=== TEXTO DEL EJERCICIO ===
· · · ·

El recuerdo no es otra cosa que un producto cultural. No es una foto Polaroid, y si se transforma en Polaroid, cambia su naturaleza y se transforma en mito. Producto cultural también él, también él fruto de la imaginación, pero funcional y sobre todo cristalizado.

La producción de mitos a menudo parece ligada al pasado. Al límite ahora tiende a vérsela ligada a las grandes empresas de comunicación, solapada. No es así. La producción de mitos todavía está viva. Los mitos nacen, se producen y viven también hoy en nuestra mente. Y, exactamente como en los tiempos de Homero, algunos de ellos permanecerán personales, y no podrán más que morir con su creador, mientras otros crecerán y se transformarán en nuevos Vellocinos de Oro.

América del Sur es por antonomasia una tierra de mitos. La Pachamama te acompaña, puedes respirarla. Se identifica con esa naturaleza que por momentos llega a oprimir. El gaucho vive en cada caballo al galope que encuentras en la pampa-océano. La patria, abandonada y nunca olvidada de los emigrados, vive en sus bisnietos, que no han visto nunca aquella tierra lejana, que permanece siendo siempre el lugar en el cual la hierba es perennemente verde y adonde se habla una lengua dulce que nadie conoce pero que todos aman.

Incluso si la tierra que te ha recibido te acuna, te ofrece espacio, te da vida, la tierra donde uno ha nacido está siempre ahí, vívida, en el desconsuelo. Y se convierte en mito.

De Italia, por ejemplo, ningún emigrante recuerda el hambre que lo ha empujado a atravesar el océano.

De Italia recuerda los colores de las colinas, la alegría de los amigos, el amor de las madres, el sabor de sus comidas. Y es esta Italia, reconstruida por el corazón de millones de obreros, campesinos, artistas, que, como la Cólquide, ha logrado atravesar, sin modificarse nunca, nuevos siglos y eras.

Apenas llegué a la Argentina fui acogido y mimado sólo por el hecho de ser italiano. Y yo me preguntaba si no sería justo -si no era justamente mi misión- hablar de hoy, de los problemas del país que hacía poco tiempo yo había dejado y que es tan distinto del que recuerda toda una colectividad. Pero no me animé y sin querer adopté ese mito del “Bel paese”, de aquel país luminoso, de los santos, de los poetas, de los navegantes...

· · · ·

=== ÍTEMS PROPORCIONADOS ===

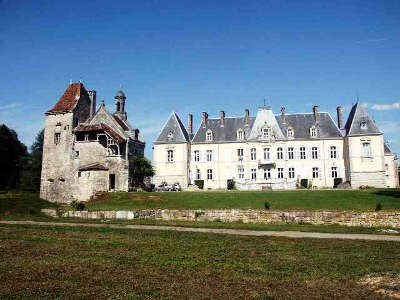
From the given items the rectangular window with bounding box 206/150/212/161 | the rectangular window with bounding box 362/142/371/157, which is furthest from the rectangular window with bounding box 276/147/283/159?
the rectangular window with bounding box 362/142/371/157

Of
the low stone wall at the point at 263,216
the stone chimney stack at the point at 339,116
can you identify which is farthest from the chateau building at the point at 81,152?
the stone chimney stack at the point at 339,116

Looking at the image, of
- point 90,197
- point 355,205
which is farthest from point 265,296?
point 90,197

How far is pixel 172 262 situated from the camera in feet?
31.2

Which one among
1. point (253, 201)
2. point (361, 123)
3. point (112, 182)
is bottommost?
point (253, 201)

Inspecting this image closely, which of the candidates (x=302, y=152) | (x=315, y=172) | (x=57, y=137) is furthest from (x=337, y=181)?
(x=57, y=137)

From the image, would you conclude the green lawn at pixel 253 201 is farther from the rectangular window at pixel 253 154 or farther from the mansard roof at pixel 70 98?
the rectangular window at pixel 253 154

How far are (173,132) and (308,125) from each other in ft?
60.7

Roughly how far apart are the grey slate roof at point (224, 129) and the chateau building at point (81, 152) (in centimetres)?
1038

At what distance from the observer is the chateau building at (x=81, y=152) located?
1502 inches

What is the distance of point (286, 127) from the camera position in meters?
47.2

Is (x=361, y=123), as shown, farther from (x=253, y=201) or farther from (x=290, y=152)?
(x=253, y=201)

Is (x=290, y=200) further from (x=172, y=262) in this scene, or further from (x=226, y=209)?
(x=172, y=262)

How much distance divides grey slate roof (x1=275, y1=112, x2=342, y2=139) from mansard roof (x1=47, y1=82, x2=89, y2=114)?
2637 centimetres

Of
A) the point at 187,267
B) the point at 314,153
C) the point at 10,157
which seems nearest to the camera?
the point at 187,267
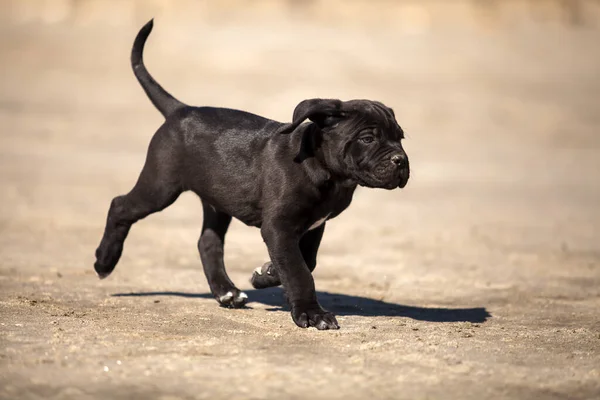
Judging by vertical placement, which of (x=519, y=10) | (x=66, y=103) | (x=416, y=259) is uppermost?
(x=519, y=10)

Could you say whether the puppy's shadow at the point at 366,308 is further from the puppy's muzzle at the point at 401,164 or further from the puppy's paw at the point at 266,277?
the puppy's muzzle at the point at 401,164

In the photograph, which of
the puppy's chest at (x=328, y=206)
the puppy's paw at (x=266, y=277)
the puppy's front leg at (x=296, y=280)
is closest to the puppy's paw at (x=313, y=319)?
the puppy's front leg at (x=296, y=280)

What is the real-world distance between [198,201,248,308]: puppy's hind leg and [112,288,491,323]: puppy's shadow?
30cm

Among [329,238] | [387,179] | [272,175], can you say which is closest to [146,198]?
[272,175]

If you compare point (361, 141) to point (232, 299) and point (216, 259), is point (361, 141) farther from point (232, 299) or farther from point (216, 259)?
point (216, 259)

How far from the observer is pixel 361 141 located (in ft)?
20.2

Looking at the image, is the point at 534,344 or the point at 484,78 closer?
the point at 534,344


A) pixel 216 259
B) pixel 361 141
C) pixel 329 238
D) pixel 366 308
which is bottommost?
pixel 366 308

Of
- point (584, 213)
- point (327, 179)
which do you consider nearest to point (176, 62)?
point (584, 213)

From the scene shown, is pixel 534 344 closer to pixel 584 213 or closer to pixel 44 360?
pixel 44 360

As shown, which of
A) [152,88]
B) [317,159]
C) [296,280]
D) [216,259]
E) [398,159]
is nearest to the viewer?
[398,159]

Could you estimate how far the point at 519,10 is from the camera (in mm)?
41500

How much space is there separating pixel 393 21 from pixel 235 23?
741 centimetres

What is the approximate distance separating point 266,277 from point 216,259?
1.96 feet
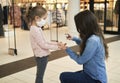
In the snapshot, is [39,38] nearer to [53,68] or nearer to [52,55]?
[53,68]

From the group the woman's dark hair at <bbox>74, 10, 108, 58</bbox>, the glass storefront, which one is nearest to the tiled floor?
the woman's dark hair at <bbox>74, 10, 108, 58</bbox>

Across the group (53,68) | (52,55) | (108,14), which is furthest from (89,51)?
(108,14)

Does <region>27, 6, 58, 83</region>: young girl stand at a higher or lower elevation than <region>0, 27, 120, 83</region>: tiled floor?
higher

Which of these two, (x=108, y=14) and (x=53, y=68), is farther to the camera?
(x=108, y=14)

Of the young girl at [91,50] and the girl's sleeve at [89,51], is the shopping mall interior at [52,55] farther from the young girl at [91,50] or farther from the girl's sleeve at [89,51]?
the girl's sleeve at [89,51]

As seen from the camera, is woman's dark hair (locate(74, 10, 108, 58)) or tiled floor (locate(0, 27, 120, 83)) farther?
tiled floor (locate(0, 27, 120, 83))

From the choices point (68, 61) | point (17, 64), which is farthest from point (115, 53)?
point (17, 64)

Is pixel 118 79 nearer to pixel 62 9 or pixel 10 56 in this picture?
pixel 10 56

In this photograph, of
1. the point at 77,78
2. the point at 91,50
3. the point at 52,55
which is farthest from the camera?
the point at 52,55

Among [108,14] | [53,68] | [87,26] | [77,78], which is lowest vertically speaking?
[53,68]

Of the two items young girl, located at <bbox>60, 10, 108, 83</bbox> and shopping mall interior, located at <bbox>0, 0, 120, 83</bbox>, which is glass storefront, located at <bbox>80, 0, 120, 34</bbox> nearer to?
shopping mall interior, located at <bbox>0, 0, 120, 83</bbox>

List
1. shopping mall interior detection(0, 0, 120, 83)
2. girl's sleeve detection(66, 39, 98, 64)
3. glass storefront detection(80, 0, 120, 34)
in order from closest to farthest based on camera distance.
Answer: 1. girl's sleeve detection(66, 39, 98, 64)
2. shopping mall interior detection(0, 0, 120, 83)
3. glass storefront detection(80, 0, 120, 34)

· · · ·

=== DETALLES DE TAREA ===
Según el texto, ¿qué recuerdan de Italia los emigrantes? Responde solo con lo que dice el texto.

=== TAREA RESUELTA ===
Los colores de las colinas, la alegría de los amigos, el amor de las madres y el sabor de sus comidas.